Understanding the appeal of conspiracy theories

Recognizing the factors that lead to a willingness to believe in conspiracy theories-including fear, uncertainty and mistrust-can help us deal with misinformation and how it spreads, says Augustana professor.

Tia Lalani - 19 May 2020

By Daniel Sims

Fear, uncertainty and a lack of trust and plausibility are all factors that could lead one to believe in conspiracy theories, especially around something as large and frightening as a global pandemic. Augustana professor Daniel Sims dives into how and why conspiracy theories may arise, and how understanding the impetus behind them can ultimately help combat misinformation. (Photo: Markus Spiske).

I imagine many of you have encountered somebody who espouses beliefs about COVID-19 that some would call conspiracy theories. It's easy to dismiss these individuals and stereotype them as crazy coots, instead of trying to understand why they think the way they do. Having taught cryptozoology (the study of animals rumored to exist, such as Bigfoot), and researched conspiracy theories, I can say that most academics have reached similar conclusions as to why some people believe weird things.

First, people hate uncertainty. Certainty provides safety and security in a dangerous and unpredictable world. People regularly encounter dangers that could harm or kill, and furthermore, we will die one day regardless of how well we take care of ourselves. For many, this reality is unsettling and difficult to deal with. As a result, we pretend these dangers do not exist or we minimize them. Pretending does not make them go away, but it can help.

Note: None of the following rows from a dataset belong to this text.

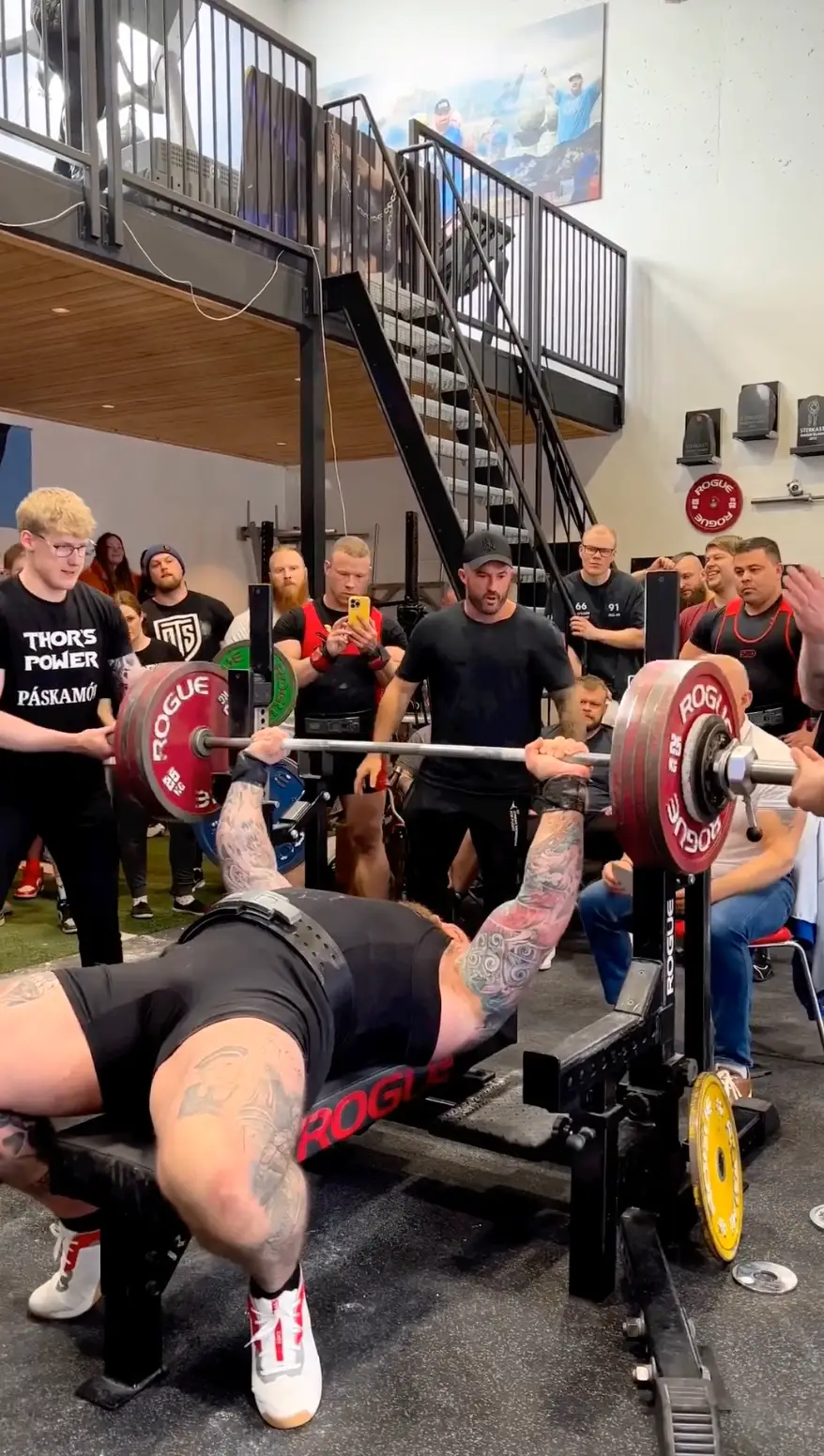 The Mountain has shown off the damage after tearing his pec during a bench press.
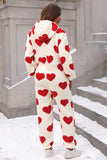 Sleepwear Women's Heart Zip Up Onesee - Deep Red - Onesee - XL - Plush - image 2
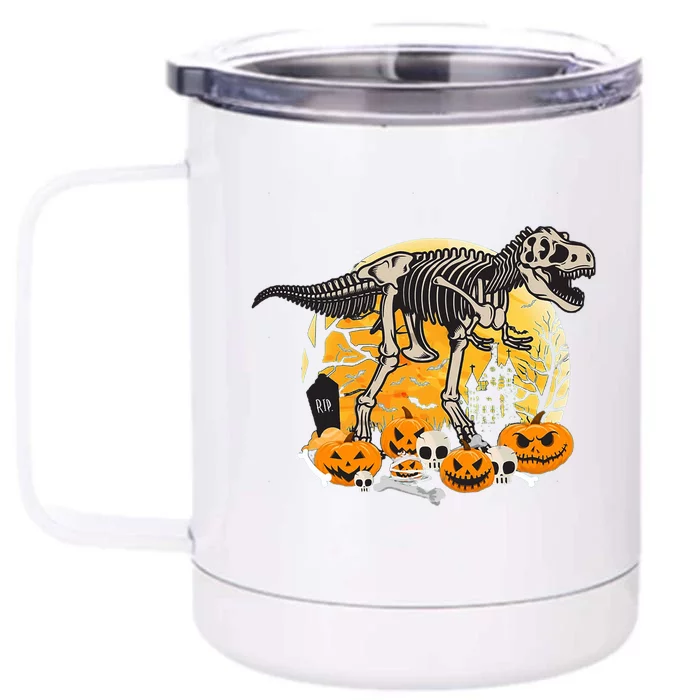 Dinosaur T Rex Skeleton Pumpkin Halloween Vibe Costume Gift Front & Back 12oz Stainless Steel Tumbler Cup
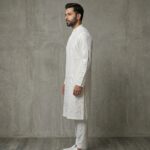Side Profile of a Model wearing the Chikan Kurta Pajama Set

Downplaying the dangers of COVID-19 is no different. Indeed, at its extreme, our hatred of the uncertain can result in a refusal to believe something like COVID is simply the random result of a virus crossing the species barrier. Instead, we might believe that it must be part of some larger plan. After all, if someone planned this pandemic then at least someone is in control, even if they have nefarious purposes.

Second, the transmission of information is dependent on trust. Examining what others have argued is an important part of the research process, but unless you are working with raw data or first-hand accounts, you are not conducting original research in the academic sense. If you are accepting the ideas of others or relying on evidence they have produced, you are still trusting someone else. While we reasonably expect experts to be right much more than they are wrong, trusting them is nonetheless an appeal to authority. We all know that sometimes experts can be wrong. So, what does this conundrum leave us with? Trust.

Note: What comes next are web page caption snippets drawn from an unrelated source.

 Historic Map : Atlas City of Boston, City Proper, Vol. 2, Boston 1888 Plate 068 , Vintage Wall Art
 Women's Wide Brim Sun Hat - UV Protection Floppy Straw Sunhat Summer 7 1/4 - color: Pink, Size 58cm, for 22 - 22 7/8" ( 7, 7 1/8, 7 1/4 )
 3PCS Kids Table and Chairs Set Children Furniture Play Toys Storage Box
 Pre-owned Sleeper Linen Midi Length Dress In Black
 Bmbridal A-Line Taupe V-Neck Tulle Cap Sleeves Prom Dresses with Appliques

But trust has little to do with certainty. It is a leap of faith and sometimes it is misplaced. Trust is at least partially based on personal experience and since everyone's personal experience is different, who and what they trust will be different. Factor in confirmation bias and some people's tendency to overestimate their own cognitive capabilities, and it should come as no surprise that not everyone trusts the experts when it comes to COVID-19. It is not because they are uneducated or unable to critically analyze information, it is because they don't trust the experts informing them about COVID-19.

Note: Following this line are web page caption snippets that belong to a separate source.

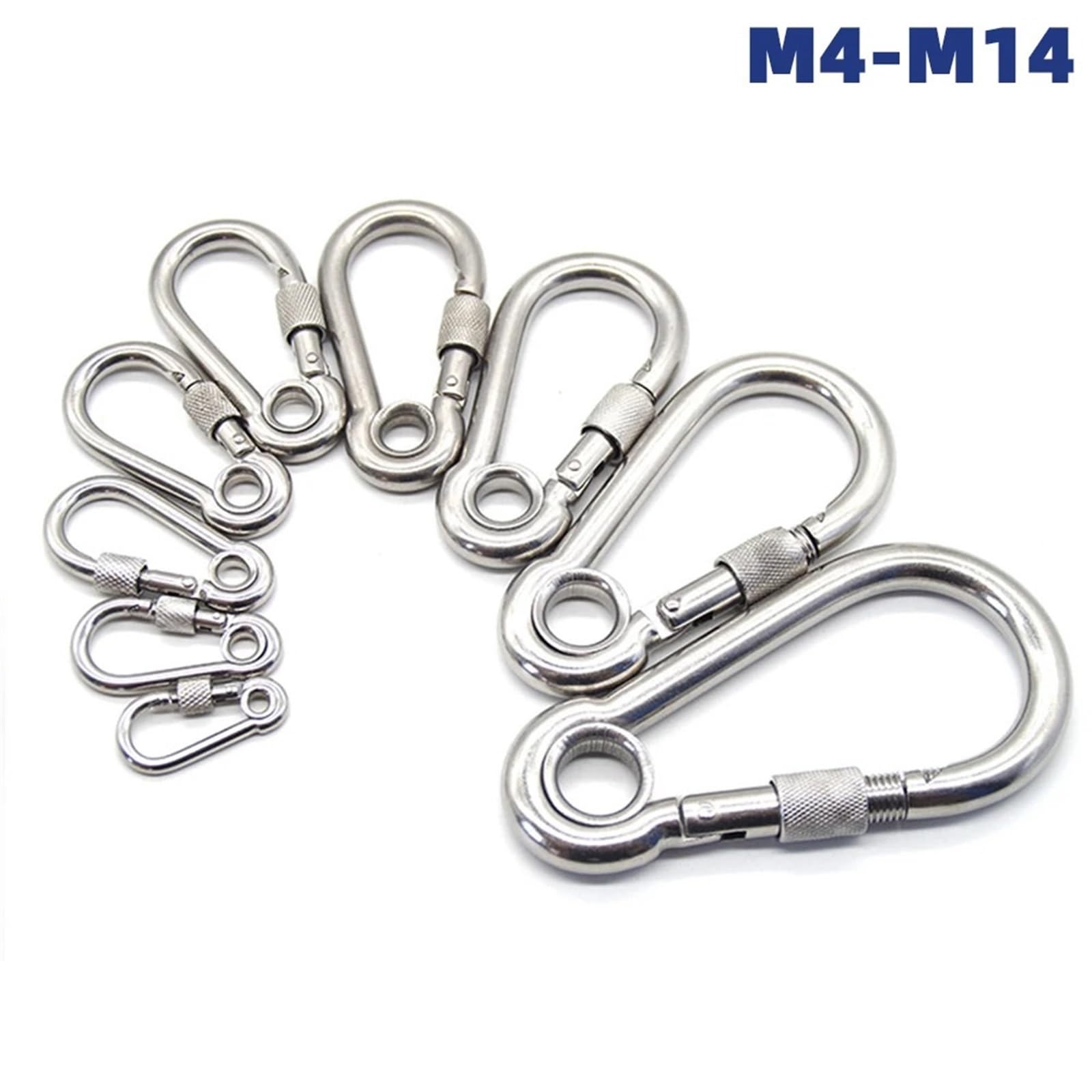Ganci a scatto Moschettone for attrezzatura da arrampicata con chiusura a vite in acciaio inossidabile 304 Maglie rapide Moschettone di sicurezza Anello di collegamento for catena Moschettone Fibbia a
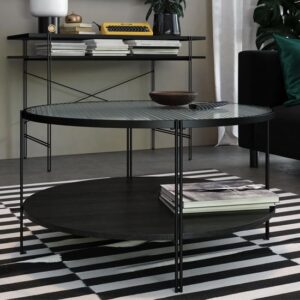 Warren Glass Round Coffee Table In Black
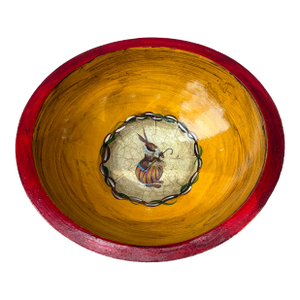 Hand Painted Decoupage Wooden Rabbit Bowl Paul Munro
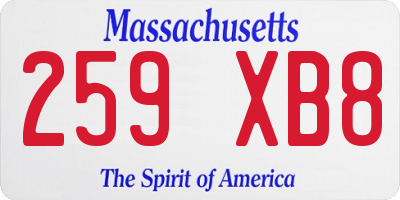 MA license plate 259XB8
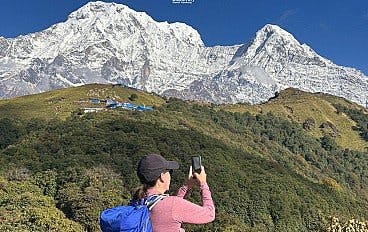 Trekker enjoying the view of mountain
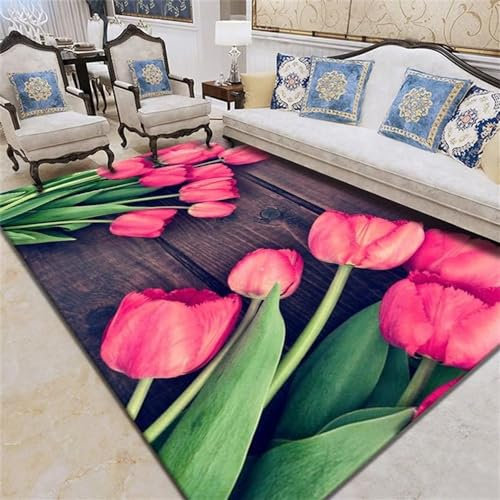 Kunsen Tapis Chambre ado Motif de Fleurs Tapis Design Couleur Rose Tapis de Chiffon Chambre parentale moderne160X230CM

Finally, there is the matter of plausibility. As of the writing of this column, we still don't have an effective treatment or vaccine for those who become seriously ill due to COVID-19. The information we are receiving from the experts is an educated guess based on the best available information. Their messages are not conclusive, and, in fact, change frequently as they collect more data and information and whether we believe it is based not only on trust, but also on plausibility. Plausibility is based not only on the information provided but also on how we perceive it. Perception is more than just education and critical thinking. It is personal and based on our life experiences. For example, a recent conspiracy theory that the government intends to force everyone to get the vaccine, and receive the mark of the beast as proof, only makes sense if you know what the mark of the beast is and/or believe the beast is real and will take a physical form.

The combination of fear and uncertainty, a lack of trust in emerging information and experts and the plausibility of information all contribute to the willingness of people to believe in conspiracy theories. Only by recognizing these factors can we hope to deal with misinformation and how it spreads. Ridiculing and lecturing people does not work. Trying to understand how people think does.